Zwischenzeitlich versuchte Pidcock seine Kontrahenten bergab mit seinen Abfahrtkünsten unter Druck zu setzen, doch schon auf der Abfahrt vom Poggio begannen sich die Rennfahrer zu belauern. Diese Situation nutzte Stuyven 2,5 Kilometer vor dem Ziel und griff an. Schnell hatte der Belgier ein Loch. Es dauerte einen Kilometer bis Kragh Andersen nachsetzte und noch den Sprung nach vorne schaffte, während die restlichen Verfolger sich immer noch nicht richtig einig waren.
Die beiden Ausreißer kämpften um jeden Meter. Kragh Andersen verließen auf den letzten Metern die Kräfte. Hinter dem Duo hatten Van der Poel und Ewan bereits den Sprint eröffnet, und überholten den Dänen. Doch Stuyven konnte noch einmal alles mobilisieren und zum Sieg spurten. Ewan und Van Aert mussten sich mit den Plätzen zwei und drei zufrieden geben. «Ich kann nicht beschreiben, was ich fühle. Das ist der größte Sieg meiner Karriere», sagte Stuyven, der für 2021 hauptsächlich die Heim-WM in der Region Flandern im Visier hatte.

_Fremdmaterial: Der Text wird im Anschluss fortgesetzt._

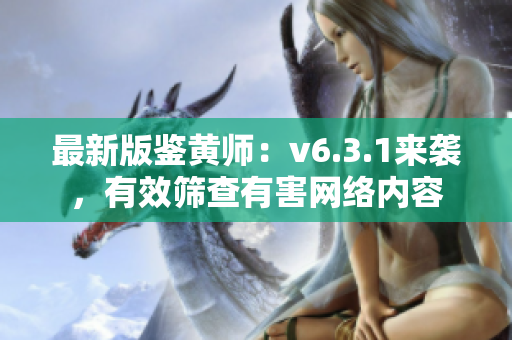 最新版鉴黄师：v6.3.1来袭，有效筛查有害网络内容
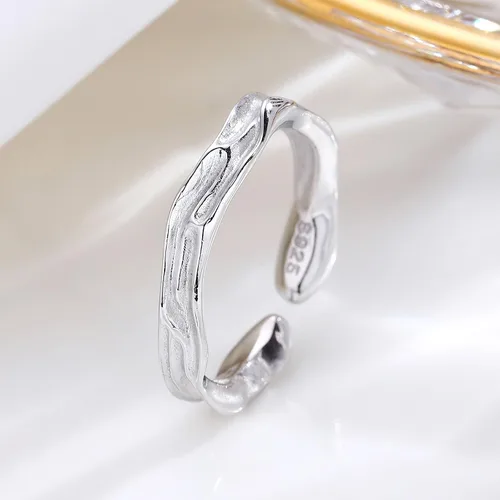 Miniatura 23 de Anillo de plata de ley 925, minimalista, ajustable, hecho a mano, para mujeres y niñas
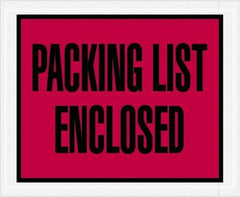 Value Collection - 1,000 Piece, 4-1/2" Long x 5-1/2" Wide, Packing List Envelope - Packing List Enclosed, Red - Makers Industrial Supply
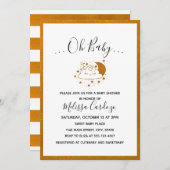 Sweet Happy Cloud en Moon Baby shower Invitation Kaart (Voorkant / Achterkant)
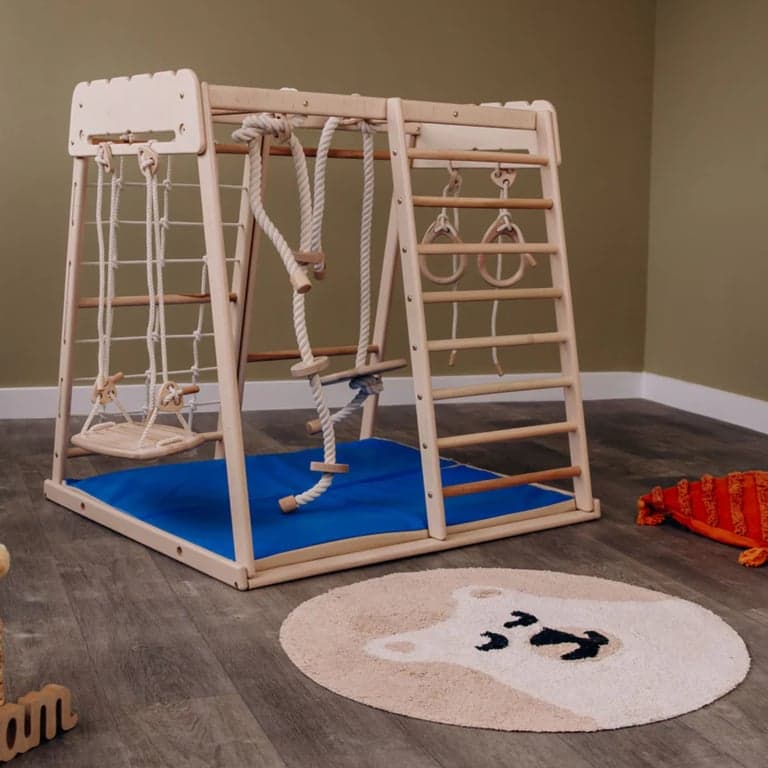 Wood and Hearts Indoor Jungle Gym With Trapeze, Mat, and 4 Rope Access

Mit Maske, Blumen und einer großen Flasche Champagner genoss er auf dem Siegerpodest seinen Triumph.
Schachmann wurde als bester Deutscher bei seinem Mailand-Sanremo-Debüt 14. Sein Rennstall Bora-hansgrohe hatte in ihm, dem dreimaligen Weltmeister Peter Sagan und Sprinter Pascal Ackermann am Ende noch drei Fahrer im Kampf um den Sieg. Doch Schachmann und Sagan (Rang vier) fehlten am Ende die nötige Sprintfähigkeit auf den letzten 1000 Metern. «Irgendwie war das ein bittersüßes Rennen. Ich freue mich, dass meine Form langsam zurückkommt, auch wenn noch viel Arbeit vor mir liegt. Auf der anderen Seite bin ich enttäuscht, denn wieder einmal hab ich in Sanremo eine Chance auf den Sieg verpasst», sagte Sagan, dem ein Triumph bei dem Monument noch fehlt.
Und der Weltklasse-Sprinter Ackermann, der dieses Tempo zweifellos gehabt hätte, war bei der Vorentscheidung am Poggio zu weit zurückgefallen. Für den Pfälzer reichte es am Ende zu Platz 20. «Wir können mit dem Rennen heute zufrieden sein, denn im Finale hatten wir Max, Peter und Pascal noch vorne dabei», sagte der Sportliche Leiter Enrico Poitschke. Man sei mit dem Resultat «happy», fügte er an.